Press secretary Josh Earnest said the White House had not been briefed on Mr Comey’s decision last week to investigate new emails that were "pertinent" to Ms Clinton’s alleged misuse of her personal email server when she was secretary of state.
"I can neither defend nor criticise what director Comey has decided to communicate about the investigation to the public," said Mr Earnest, adding the White House would not be making recommendations to the FBI.
"I don’t have any independent knowledge of how those decisions were made or the factors that were considered, dating back to July," Mr Earnest told reporters.
The original investigation into Ms Clinton's emails did not recommend charges against Ms Clinton and was closed in July.
The new emails, discovered in October, reportedly linked to the investigation of disgraced former congressman, Anthony Wiener, and former husband to top Clinton aide Huma Abedin.
Since the surprise announcement of the FBI last week, Mr Comey has faced growing respect among Republicans and growing anger from Democrats.
The Clinton campaign, including the democratic nominee, has called publicly for Mr Comey to reveal the full details behind his decision to clear up any whiff of controversy before the election.
Yet Mr Earnest insisted that president Barack Obama’s opinion of director Comey had not changed, and he still thought him someone of "principle" and "integrity" who had served under former president George W Bush and who had received bipartisan support.

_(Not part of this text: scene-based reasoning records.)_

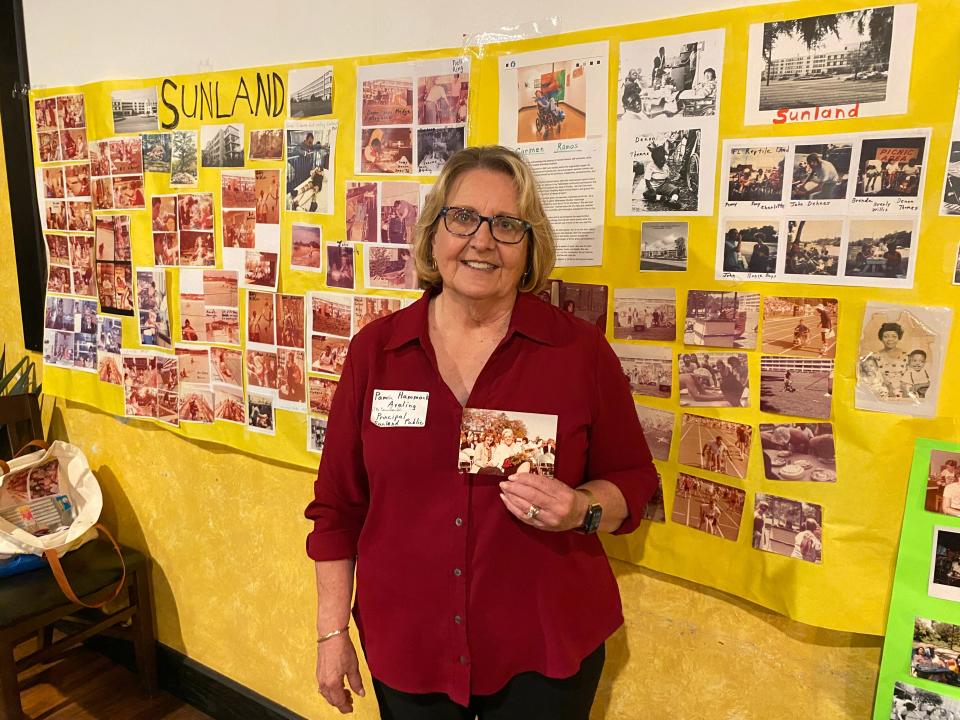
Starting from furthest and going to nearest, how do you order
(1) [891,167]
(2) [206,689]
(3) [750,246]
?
(2) [206,689] < (3) [750,246] < (1) [891,167]

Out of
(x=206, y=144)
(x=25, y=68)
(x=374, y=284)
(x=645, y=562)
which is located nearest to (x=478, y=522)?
(x=645, y=562)

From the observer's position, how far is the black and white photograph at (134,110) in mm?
1640

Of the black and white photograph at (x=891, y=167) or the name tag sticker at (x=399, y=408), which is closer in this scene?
the black and white photograph at (x=891, y=167)

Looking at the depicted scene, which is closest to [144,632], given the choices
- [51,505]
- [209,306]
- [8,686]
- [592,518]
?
[8,686]

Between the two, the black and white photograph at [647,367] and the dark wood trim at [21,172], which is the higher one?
→ the dark wood trim at [21,172]

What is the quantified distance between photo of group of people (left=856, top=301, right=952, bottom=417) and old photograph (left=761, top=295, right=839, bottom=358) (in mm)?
46

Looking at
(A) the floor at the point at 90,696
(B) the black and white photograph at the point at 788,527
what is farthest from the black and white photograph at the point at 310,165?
(A) the floor at the point at 90,696

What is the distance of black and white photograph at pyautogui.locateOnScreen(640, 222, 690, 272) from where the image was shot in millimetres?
1038

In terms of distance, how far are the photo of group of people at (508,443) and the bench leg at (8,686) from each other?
1.56 meters

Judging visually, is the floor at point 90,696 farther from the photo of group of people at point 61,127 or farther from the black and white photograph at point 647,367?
the black and white photograph at point 647,367

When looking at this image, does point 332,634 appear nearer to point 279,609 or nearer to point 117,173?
point 279,609

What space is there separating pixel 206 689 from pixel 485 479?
164 cm

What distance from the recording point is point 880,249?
896mm

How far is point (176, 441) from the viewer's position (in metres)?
1.88
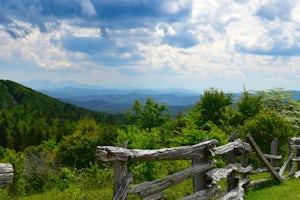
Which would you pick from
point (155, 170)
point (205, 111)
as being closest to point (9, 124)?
point (205, 111)

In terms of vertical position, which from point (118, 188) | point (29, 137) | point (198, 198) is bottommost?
point (29, 137)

"The president’s assessment of his [Comey's] integrity and his character has not changed. For example, the president doesn’t believe that director Comey is deliberately trying to influence the election."
Donald Trump said he had "respect" for the director and that it took "guts" to wade back into the investigation.
The news of a possible second investigation into whether Ms Clinton sent and received top secret and classified information outside of a secured government server has sparked further debate before the election, and has been jumped on by Republicans.
Mr Earnest said that, normally, Department of Justice and FBI investigations did not involve such a large public discussion and there was "a variety of good reasons for that", one being that "congress is not impartial".